* **LESETEXT**:
====================
# Wie fange ich Zander



## Hechtjäger (20. Februar 2004)

Hallo zusammen,

Ich hätte mal ne Frage.


Wie fängt man eine Zander im Winter????????
Und welchen Köder brauch ich??????????????




besten dank im voraus


euer Hechtjäger:


#h                   :s                            :q                       ;+


----------



## Knobbes (21. Februar 2004)

Hi, 
beschreib mal, an was für einen Gewässer du die Zander fangen willst, wie tief ist es ca.
Gruss Knobbes


----------



## anglermeister17 (21. Februar 2004)

KNOBBES hat Recht, wir können dir umso besser helfen, je mehr Details des Gewässers, an dem du Angeln möchtest, du uns erklärst (sprich Gewässertiefe, ob Fluss oder See,Temperatur  und nenn uns Plätze, an denen DU die Zander am ehesten vermutest...)
KEEP ON FISHING!!!


----------



## Hechtjäger (21. Februar 2004)

Also da wo ich und mein Vater Angeln da ist es 2-3 meter tief und es ist ein See


----------



## anglermeister17 (22. Februar 2004)

Da dein Vater dir sicher um einiges voraus ist, rag ihn doch mal wies Geht, da er das Gewässer wahrscheinlich gut kennt und dir Standplätze der Fische verraten wird.
Ansonsten ist deine Angabe weiterhin nur um ein KLEINES Stück präzisiert worden, das wird auch den anderen Boardies nicht viel weiterhelfen. ich rate dir, dich erst mal GRÜNDLICH zu belesen übers Angeln auf Zander...
KEEP ON FISHING!!!


----------



## altersalat (22. Februar 2004)

edit


----------



## Aalfreak (22. Februar 2004)

@altersalat: was soll diese Antwort von Dir!?

Servus Hechtjäger!
Wie meine Vorposter schon schrieben... um so genauer Du das Gewässer beschreiben kannst umso eher kann Dir jemand vom Board helfen. Der Zander bevorzugt Gewässerbereiche die ihm genügend Deckung bieten (Äste, Wurzeln, Steine,...) und wo genügend Kleinfische in der Nähe sind. An Stellen in Deinem Gewässer wo oft auf Weißfisch geangelt wird solltest Du es dann mal in den Abendstunden mit einem kleinen Köderfisch in Grundnähe versuchen. Da der Zander oft recht mißtrauisch in seinem Beißverhalten ist, probier es mit einem Einfachhaken der an ein monofieles Vorfach der Stärke 0,25 gebunden ist. 
Grüße und viel Erfolg!


----------



## anglermeister17 (22. Februar 2004)

edit


----------



## Knobbes (25. Februar 2004)

@ Hechtjäger
Soory, das ich mich erst jetzt melde, 
war halt Fasching dazwischen.
Wir haben bei uns im Verein auch einen Zandersee, der 2- 3 m tif ist.
====================
* **ERFASSTE DATEN**:
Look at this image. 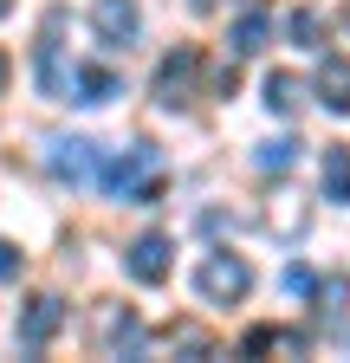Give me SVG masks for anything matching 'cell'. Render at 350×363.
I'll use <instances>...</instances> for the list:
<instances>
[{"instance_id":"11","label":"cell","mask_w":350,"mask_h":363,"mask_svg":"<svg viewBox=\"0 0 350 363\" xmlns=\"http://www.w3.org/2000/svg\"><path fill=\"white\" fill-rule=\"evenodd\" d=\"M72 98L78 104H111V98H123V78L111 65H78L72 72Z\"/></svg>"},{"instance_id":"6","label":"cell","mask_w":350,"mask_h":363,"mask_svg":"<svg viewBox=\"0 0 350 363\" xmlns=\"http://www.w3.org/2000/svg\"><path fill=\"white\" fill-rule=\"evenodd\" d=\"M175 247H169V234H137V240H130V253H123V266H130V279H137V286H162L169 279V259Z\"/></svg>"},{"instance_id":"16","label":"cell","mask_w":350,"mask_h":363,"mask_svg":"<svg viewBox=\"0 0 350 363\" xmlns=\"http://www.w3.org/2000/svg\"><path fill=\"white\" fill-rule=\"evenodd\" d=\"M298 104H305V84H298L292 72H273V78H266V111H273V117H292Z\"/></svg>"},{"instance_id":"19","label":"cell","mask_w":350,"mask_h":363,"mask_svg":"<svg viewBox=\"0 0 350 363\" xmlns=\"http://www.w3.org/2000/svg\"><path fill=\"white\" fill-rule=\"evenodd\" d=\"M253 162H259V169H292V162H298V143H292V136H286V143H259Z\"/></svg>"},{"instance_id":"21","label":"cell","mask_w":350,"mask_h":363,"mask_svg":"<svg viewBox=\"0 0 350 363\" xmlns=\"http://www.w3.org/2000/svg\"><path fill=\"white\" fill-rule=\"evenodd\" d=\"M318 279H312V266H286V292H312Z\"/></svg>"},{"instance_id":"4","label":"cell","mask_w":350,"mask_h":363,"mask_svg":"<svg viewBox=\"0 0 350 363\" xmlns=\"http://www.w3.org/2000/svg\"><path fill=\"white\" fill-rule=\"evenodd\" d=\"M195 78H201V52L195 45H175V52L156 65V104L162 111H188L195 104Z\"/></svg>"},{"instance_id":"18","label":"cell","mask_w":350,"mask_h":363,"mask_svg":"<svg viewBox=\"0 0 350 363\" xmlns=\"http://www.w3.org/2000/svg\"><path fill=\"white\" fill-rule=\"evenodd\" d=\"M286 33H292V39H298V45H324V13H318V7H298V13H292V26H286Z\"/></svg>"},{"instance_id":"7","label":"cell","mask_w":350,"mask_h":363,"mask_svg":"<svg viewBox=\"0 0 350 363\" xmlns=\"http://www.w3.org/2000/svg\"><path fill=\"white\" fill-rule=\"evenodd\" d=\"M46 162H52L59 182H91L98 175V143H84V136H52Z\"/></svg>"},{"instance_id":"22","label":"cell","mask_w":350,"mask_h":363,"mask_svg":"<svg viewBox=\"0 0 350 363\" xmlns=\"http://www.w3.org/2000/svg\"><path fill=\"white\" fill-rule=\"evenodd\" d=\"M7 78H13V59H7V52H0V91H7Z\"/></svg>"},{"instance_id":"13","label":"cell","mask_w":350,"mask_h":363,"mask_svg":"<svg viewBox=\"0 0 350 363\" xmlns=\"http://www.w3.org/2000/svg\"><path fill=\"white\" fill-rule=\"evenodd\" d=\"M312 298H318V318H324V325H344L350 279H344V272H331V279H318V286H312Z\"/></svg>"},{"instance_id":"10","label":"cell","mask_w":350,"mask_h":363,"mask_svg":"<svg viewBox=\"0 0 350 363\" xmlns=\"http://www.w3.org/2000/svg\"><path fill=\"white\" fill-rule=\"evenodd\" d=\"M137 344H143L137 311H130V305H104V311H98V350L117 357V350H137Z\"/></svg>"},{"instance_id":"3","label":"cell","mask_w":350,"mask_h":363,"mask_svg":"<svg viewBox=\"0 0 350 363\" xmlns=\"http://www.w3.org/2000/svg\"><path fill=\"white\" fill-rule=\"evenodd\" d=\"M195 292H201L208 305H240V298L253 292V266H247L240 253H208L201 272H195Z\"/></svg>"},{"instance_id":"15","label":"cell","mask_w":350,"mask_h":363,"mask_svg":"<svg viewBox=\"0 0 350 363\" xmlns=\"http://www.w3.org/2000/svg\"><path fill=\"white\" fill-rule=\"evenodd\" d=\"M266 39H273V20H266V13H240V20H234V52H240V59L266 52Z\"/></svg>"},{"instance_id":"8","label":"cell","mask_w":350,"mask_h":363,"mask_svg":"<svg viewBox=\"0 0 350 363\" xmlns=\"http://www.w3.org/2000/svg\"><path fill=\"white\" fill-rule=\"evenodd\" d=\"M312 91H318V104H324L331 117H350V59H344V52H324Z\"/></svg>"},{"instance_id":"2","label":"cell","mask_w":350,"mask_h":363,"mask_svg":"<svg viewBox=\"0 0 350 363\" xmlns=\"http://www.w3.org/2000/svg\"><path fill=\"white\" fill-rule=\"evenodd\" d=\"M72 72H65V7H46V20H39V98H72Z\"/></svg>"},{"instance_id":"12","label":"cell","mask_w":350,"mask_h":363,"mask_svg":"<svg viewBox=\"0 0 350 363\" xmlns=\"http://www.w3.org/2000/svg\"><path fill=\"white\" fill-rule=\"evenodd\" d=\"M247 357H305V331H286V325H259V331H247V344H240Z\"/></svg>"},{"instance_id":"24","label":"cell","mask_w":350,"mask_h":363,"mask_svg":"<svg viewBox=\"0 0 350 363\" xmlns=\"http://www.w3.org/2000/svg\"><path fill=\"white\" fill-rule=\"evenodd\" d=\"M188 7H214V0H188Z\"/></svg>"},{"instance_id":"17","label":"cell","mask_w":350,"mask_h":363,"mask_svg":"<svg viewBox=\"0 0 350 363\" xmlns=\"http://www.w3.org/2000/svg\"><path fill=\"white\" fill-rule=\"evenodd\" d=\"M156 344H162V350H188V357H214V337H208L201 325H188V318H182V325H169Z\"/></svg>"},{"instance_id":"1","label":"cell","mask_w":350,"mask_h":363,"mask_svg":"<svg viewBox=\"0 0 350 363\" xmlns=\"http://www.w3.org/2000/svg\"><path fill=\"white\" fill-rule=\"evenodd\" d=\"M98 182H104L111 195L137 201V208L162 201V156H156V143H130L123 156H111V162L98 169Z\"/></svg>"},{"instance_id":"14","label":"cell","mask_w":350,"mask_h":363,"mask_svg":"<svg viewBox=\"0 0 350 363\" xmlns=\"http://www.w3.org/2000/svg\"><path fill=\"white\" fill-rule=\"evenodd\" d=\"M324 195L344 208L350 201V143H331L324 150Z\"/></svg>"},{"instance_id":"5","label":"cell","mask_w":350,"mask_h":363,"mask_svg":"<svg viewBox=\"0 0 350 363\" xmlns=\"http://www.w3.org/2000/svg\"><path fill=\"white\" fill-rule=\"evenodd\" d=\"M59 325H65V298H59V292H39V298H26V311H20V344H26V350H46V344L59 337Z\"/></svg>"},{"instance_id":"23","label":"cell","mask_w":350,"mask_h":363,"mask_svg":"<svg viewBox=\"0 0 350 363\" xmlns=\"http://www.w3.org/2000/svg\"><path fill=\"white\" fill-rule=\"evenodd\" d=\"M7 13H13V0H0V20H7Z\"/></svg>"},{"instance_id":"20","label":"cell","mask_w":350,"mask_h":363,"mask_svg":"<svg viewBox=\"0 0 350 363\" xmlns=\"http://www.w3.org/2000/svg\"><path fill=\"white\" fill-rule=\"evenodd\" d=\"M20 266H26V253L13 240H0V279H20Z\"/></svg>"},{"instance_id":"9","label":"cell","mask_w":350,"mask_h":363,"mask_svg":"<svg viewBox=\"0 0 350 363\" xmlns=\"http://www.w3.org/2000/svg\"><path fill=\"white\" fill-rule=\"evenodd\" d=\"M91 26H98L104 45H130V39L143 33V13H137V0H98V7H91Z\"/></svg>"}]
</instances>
====================
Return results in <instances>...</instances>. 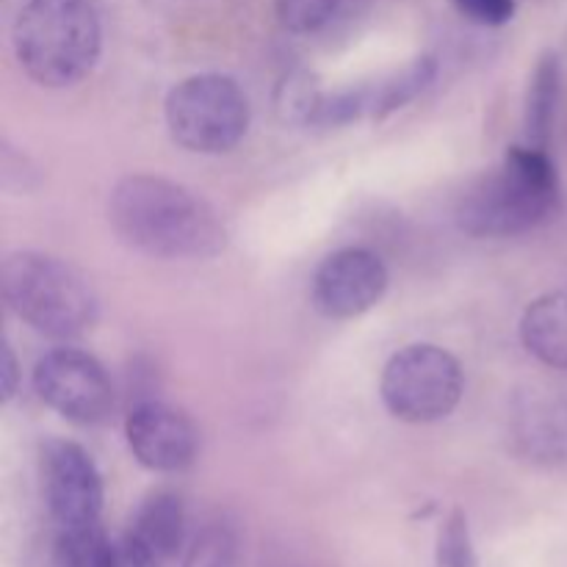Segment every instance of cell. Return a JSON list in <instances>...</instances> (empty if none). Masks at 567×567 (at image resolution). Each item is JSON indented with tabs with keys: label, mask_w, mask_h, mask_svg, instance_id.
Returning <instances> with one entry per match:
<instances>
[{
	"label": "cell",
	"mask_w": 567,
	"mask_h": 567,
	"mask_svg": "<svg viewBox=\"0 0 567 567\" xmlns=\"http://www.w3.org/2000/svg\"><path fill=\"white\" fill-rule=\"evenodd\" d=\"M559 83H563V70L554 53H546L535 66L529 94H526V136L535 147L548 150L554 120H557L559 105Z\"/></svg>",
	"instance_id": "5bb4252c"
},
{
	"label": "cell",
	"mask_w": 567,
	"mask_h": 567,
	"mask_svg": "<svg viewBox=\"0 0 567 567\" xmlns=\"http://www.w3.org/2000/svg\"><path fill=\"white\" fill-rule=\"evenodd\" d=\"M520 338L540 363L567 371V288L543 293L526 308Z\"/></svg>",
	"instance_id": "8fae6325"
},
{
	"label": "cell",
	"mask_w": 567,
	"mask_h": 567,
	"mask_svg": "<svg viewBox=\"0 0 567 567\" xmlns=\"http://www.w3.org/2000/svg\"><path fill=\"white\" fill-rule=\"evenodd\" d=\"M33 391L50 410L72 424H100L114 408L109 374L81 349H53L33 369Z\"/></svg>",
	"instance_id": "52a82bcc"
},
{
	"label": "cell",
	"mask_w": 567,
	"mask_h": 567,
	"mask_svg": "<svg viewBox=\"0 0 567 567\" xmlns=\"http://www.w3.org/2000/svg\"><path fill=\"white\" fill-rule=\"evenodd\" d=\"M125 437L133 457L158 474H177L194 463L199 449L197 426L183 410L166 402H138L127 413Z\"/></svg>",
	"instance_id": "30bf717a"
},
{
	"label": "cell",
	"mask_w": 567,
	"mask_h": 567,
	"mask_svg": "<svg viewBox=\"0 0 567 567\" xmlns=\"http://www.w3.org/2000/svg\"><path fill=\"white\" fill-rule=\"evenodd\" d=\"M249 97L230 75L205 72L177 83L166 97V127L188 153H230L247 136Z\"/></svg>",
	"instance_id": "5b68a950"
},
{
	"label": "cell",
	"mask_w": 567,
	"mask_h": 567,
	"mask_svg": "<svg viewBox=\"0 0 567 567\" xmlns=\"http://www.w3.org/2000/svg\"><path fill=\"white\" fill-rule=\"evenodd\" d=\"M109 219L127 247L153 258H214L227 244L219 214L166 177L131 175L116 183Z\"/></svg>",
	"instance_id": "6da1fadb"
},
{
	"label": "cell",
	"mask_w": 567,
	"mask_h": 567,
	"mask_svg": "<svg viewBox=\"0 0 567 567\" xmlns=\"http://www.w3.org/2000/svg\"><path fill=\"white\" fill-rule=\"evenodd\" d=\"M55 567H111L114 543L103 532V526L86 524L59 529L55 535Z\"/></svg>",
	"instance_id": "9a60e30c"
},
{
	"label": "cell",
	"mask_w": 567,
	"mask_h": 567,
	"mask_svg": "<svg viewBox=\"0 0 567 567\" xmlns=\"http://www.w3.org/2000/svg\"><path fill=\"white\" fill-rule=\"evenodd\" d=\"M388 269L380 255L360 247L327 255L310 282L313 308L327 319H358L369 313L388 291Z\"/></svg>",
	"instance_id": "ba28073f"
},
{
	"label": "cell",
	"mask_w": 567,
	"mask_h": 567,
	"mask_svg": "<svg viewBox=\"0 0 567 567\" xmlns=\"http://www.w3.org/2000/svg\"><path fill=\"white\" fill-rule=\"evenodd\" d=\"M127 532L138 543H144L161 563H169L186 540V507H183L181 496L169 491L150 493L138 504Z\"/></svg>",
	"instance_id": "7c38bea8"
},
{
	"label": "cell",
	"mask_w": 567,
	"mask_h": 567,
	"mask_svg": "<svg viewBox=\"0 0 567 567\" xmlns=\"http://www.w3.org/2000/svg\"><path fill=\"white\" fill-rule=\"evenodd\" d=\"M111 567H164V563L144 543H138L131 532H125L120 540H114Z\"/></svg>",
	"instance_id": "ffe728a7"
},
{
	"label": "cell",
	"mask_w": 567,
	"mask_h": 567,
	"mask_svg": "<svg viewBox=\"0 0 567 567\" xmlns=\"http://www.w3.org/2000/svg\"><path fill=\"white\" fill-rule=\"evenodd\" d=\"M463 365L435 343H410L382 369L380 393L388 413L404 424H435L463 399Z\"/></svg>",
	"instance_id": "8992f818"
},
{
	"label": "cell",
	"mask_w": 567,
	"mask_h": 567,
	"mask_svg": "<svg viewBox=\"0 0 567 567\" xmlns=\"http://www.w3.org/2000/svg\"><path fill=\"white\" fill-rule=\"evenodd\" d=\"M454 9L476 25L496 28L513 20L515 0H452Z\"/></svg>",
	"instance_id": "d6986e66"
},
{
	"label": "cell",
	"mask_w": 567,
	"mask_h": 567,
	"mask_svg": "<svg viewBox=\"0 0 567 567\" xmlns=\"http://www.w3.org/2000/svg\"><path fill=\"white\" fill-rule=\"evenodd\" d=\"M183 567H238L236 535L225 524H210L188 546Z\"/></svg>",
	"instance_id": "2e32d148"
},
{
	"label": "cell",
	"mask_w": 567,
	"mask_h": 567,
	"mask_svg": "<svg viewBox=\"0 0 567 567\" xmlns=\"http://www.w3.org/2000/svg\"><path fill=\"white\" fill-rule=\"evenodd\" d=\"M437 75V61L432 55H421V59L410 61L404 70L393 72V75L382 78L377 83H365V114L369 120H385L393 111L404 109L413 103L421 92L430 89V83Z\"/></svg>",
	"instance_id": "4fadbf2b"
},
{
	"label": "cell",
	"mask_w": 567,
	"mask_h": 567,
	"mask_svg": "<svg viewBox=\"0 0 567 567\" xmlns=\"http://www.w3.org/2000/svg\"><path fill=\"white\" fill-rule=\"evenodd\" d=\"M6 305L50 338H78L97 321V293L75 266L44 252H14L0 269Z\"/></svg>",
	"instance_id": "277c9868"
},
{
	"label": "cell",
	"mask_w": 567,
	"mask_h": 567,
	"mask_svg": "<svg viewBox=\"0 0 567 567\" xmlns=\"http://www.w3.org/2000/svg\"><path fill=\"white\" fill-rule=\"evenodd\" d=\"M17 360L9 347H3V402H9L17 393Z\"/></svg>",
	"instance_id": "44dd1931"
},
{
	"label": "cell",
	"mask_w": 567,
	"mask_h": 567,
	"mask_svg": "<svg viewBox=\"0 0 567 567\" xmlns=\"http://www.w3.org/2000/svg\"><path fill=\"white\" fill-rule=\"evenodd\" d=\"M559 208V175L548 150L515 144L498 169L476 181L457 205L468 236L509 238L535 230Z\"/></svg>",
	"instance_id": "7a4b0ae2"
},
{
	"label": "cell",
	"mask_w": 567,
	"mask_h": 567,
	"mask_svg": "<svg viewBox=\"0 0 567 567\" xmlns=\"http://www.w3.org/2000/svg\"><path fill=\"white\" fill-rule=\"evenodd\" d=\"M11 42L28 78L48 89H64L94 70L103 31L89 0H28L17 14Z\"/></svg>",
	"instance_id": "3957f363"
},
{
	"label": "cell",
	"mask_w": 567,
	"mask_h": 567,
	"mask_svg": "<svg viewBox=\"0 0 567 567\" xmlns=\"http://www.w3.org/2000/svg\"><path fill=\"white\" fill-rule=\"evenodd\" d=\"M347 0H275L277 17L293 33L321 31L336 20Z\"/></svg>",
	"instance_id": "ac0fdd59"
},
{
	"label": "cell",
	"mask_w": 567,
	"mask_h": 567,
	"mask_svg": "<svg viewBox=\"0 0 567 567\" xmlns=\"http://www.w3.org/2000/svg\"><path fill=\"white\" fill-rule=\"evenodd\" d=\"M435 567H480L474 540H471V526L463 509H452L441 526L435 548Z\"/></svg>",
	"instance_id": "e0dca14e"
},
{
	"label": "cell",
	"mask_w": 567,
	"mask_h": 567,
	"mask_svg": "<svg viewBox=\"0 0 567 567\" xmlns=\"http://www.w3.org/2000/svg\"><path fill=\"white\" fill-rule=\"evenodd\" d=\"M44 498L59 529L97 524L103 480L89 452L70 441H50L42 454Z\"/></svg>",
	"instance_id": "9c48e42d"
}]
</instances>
====================
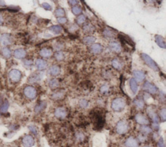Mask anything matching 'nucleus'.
====================
* **AUFGABE A**:
Beantworten Sie anhand des Textes zum Zanderangeln kurz die folgenden Fragen:
(i) Welche Tiefe hat das Gewässer, an dem Hechtjäger mit seinem Vater angelt, und um welche Art von Gewässer handelt es sich?
(ii) Welche Stärke soll das monofile Vorfach laut Aalfreak haben?
(iii) Was war laut Knobbes der Grund dafür, dass er sich erst spät meldete?
* **AUFGABE B**: Übertragen Sie den folgenden Satz aus dem Text zum Zanderangeln ins Englische: „Der Zander bevorzugt Gewässerbereiche die ihm genügend Deckung bieten (Äste, Wurzeln, Steine,...) und wo genügend Kleinfische in der Nähe sind.“
* **AUFGABE C**: Nehmen Sie den Text zum Zanderangeln nach seinem letzten Satz wieder auf und führen Sie ihn fort.
Die Einträge entstammen einer anderen Quelle als der Text zum Zanderangeln.

* **SCHRIFTLICHE ANTWORT A**:
(i) Es ist 2 bis 3 Meter tief, und es handelt sich um einen See.
(ii) Die Stärke soll 0,25 betragen.
(iii) Es war Fasching dazwischen.

* **SCHRIFTLICHE ANTWORT B**: The zander prefers areas of water that offer it enough cover (branches, roots, stones, ...) and where there are enough small fish nearby.

* **SCHRIFTLICHE ANTWORT C**:
Am besten Unterschlüpfesuchen. Dann mit Köderfischfetzen ca. 40 cm über grund präsentieren.
Oder du fütterst im Sommer mal gezilt mehrere tage auf Weissfische an und legst dann mal eine auf köfi- fetzen raus.
Die Zander kommen, alle anderen Weissfische verschwinden und dein köderfischfetzen bleibt übrig und wird bemerkt.
Ich persönlich hab auf Zander mit Fischfetzen bis jetzt immer bessere Erfahrungen gemacht, weil diese mehr Lockstoffe aussprühen, wie ein ganzer toter Köderfisch.
Den Fischfetzen an der Seite noch ein paarmal einschneiden, dann riecht er besser.
An unseren See, hab ich auch schon mal mit Wobbler Zander gefangen, aber das war eher die Seltenheit, weil er zu gross zum Abfischen ist.
Man kommt mit dem Köder nicht überall hin.


Wie ist es bei dir hechtjäger, kannst du den See ringsum abblinkern?
Gruss Knobbes


----------



## Tauwurm (26. Februar 2004)

@Hechtjäger

ich kann nur bestätigen was Knobbes erzählt. Am besten ist ein Köfi-fetzen knapp über den Grund. Noch eine Frage. wie klar ist der See? Zander halten sich (meistens) über etwas schlammigen Grund auf, wo es aufgrund von Wasserbewegungen etwas trüb ist. In der Dämmerung bis Sonnenuntergang fängst Du aber auch deine Zander in Ufernähe. So war das bei mir jedenfalls. Auch beim Blinkern mit Gummifisch und Twistern hat es geklappt. Wichtig ist nur die Tiefe. Ich benutze hierfür aber ein Vorfach mit dünner, geflochtener Schnur, Petri Heil!


----------



## Tauwurm (26. Februar 2004)

@ Hechtfänger

Wichtig ist auch, daß der Zander nicht unbedingt seine Beute an Ort und Stelle frißt, sondern diese erst auch zu seinem "Platz" bringt, um sie dort zu fresse. DAher ist ein sofortiges Anschlagen nicht immer die beste lösung. Jedenfalls ist er ein sehr vorsichtiger Zeitgenosse, mit dem es richtig spaß macht, ihn zu überlisten.


----------



## Knobbes (29. Februar 2004)

Ich kann den tauwurm nur bestätigrn, der zander schnappt seine beute, zieht an seinen Platz und frisst sie erst dort.
Gruss Knobbes


----------



## fuerst_sven (29. Februar 2004)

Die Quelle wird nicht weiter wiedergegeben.